8 months on T / 5 months post op
I’ve been taking testosterone for 249 days and I don’t know how big that number seems. A friend told me I was leaning out, and that it was really good. I guess I’ve noticed a different stance in my body, a greater comfort with the way things stack on top of each other.
My chest is healing well, my scars get a little flatter each day, and while they are still very much visible, I am proud of them and proud of where they come from. There are still nerve endings to reconnect, and they make small electric shocks under my ribs, but it is just part of the growing.
I don’t mark the days on T as much anymore, I had to count up today to see how many it was. Now that I only have a shot every 12 weeks, with the nurse, it seems less invasive in some ways, but more in others. Another person does it for me, but I go and get it from the pharmacy, I book the appointment, it is still a decision I am making each time.
There are still parts of me in my body and my head that don’t believe I will/can be read as male in certain situations, and I don’t know what that means or how to stop the feeling, or if I want to. I was in a space recently, where most of the people identified strongly as women, where I honestly didn’t feel totally comfortable, not necessarily because of anything anyone said to me, but just an energy, a feeling of something towards how I identify or not.
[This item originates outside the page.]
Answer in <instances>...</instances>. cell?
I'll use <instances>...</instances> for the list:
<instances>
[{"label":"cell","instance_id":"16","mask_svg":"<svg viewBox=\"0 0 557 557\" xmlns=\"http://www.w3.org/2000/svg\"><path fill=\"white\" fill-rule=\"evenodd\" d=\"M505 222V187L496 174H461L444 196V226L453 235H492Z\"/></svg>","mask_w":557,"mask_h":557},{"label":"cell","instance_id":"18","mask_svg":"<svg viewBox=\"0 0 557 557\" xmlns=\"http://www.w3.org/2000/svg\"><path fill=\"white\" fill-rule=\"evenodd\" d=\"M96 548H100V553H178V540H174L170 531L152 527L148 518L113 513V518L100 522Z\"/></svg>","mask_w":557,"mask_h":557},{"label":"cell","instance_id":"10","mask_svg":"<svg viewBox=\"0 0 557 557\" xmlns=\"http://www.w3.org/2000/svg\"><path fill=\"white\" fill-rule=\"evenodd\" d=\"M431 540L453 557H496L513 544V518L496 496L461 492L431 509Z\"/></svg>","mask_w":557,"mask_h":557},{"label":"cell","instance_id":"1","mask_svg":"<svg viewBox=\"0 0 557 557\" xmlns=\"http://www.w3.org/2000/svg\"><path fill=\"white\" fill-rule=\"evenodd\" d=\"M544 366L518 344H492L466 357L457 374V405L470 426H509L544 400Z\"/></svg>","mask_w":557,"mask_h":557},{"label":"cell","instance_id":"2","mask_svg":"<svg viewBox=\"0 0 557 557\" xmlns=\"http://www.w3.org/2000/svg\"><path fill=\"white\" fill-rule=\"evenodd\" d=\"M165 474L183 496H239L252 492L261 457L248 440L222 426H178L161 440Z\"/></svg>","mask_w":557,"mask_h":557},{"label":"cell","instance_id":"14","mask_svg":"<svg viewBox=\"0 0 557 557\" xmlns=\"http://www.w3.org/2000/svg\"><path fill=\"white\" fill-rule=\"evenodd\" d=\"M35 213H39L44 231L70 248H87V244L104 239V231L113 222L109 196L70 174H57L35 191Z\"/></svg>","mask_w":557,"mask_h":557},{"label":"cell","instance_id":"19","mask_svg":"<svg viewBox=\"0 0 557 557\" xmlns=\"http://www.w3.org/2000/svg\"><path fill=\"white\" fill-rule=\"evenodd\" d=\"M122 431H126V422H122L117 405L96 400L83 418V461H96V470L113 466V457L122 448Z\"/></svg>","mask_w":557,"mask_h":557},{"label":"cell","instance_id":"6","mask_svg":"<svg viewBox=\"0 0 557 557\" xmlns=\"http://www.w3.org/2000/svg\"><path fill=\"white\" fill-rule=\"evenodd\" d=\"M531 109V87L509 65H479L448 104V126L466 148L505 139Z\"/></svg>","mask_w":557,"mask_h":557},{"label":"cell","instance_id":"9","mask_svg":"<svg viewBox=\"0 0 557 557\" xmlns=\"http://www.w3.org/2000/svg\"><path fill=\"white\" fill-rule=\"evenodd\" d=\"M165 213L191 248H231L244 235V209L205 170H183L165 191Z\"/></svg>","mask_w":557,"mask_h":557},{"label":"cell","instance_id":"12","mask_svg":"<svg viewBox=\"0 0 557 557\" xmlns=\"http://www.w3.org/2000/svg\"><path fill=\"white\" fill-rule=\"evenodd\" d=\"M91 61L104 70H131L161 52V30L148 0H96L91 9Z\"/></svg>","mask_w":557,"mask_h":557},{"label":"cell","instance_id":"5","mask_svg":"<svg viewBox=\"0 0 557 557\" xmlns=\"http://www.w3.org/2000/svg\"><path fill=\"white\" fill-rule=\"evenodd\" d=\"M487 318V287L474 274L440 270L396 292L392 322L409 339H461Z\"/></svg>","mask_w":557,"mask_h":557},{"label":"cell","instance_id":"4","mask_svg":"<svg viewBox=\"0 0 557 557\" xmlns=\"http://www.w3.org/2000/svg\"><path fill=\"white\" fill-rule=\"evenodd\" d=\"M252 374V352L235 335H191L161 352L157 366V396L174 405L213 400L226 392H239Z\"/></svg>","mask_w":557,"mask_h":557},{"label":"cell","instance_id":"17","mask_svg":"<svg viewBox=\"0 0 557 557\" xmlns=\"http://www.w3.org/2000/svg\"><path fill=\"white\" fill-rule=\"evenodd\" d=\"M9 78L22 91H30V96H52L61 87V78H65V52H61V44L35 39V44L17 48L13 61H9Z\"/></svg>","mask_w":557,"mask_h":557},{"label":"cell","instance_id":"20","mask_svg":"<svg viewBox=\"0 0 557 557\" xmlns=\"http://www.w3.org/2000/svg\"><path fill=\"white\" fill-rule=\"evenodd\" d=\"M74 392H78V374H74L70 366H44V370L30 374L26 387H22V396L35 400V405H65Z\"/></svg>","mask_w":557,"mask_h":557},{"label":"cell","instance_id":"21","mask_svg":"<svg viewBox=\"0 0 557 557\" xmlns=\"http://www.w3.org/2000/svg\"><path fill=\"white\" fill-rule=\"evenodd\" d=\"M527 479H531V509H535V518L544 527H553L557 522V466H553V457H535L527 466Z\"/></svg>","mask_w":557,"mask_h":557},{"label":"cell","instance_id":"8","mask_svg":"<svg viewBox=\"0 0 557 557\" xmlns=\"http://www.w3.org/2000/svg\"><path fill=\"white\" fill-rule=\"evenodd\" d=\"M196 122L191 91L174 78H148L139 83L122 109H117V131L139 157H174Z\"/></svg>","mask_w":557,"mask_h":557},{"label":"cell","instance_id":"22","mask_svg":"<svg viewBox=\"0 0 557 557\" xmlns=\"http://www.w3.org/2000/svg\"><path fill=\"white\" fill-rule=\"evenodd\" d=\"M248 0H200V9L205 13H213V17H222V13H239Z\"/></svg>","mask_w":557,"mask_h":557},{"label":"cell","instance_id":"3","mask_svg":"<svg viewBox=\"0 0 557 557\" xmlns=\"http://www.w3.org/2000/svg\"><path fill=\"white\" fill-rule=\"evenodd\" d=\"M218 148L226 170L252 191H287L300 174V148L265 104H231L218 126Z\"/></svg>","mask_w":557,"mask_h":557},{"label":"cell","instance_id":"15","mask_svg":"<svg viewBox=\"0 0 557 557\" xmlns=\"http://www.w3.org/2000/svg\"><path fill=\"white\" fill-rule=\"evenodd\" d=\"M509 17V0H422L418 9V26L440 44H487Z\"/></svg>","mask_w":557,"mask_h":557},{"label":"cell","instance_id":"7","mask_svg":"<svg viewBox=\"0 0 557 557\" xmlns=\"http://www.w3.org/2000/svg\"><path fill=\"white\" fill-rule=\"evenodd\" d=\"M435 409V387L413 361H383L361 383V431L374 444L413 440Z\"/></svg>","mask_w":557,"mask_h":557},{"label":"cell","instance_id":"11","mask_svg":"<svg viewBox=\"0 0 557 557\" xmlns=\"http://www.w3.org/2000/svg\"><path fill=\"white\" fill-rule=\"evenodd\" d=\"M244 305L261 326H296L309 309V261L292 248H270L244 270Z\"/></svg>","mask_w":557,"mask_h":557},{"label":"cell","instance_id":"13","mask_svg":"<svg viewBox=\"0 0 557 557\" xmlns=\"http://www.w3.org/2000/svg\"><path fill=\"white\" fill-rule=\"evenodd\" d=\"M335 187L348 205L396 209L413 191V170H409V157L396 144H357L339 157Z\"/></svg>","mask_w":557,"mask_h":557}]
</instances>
If I am being read as cis then what does that mean to those who interact with me, how might they assume I see or experience the world? Do I want to be read as that? Not really no, or not always anyway. But there are times when being read as trans, or being out as trans, makes certain people automatically tip me over into the female category, like being transmasculine is just an offshoot of that, which is really not good. It’s complicated. I don’t want to say that I don’t think people should identify as women or men or anything strongly, because they should if they want to. I think it’s good for what it is but it’s not enough. I think space should be intersectional and safe for all the people using it. And I think there are so many more things still to say.
7 months 2 weeks on T/4 months 2 weeks post op
So much has happened and been started and finished and half way through.
I’m on a new type of testosterone, nebido, which I get in a massive shot, from the nurse, every 12 weeks.
For my first shot of it, the radio started playing Walking On Sunshine as I lay on the bench, arse out, needle in.
I’ve moved to North London, to live in a little studio below my brother Greygory. And I have a window box growing thyme, mint, and heather.
And I have started my Hairdressing NVQ.
And my mum is volunteering with Gendered Intelligence and I am so proud of her.
My belly and my legs and my chest grow fuzzier by the day, in time for winter. And the sideburns are coming in nicely.
Over and out x
Hey Felix, I hope you don't mind me asking (and of course feel free to decline to answer), but what size was your chest before surgery? I'm hoping very much that I'll be able to get referred to Yelland some time in the next couple of years, and wondering how he is with bigger-chested guys, as I'm a 32E. Your chest looks so so good :) really happy for you.
Hey :) No worries, it was 34C. I would absolutely recommend him, he’s a very lovely man, and I’m completely happy with the results, and the whole process with him and his staff was great, I felt very well taken care of. If you want to ask me anything at all please do, just drop me another message on here and I can send you my email. x ps. I totally watch your youtube on ftmkingdom, very good stuff :)
Today I am 168 days on T, 73 days post top surgery, and a few hours away from another growing morning. Always travelling on.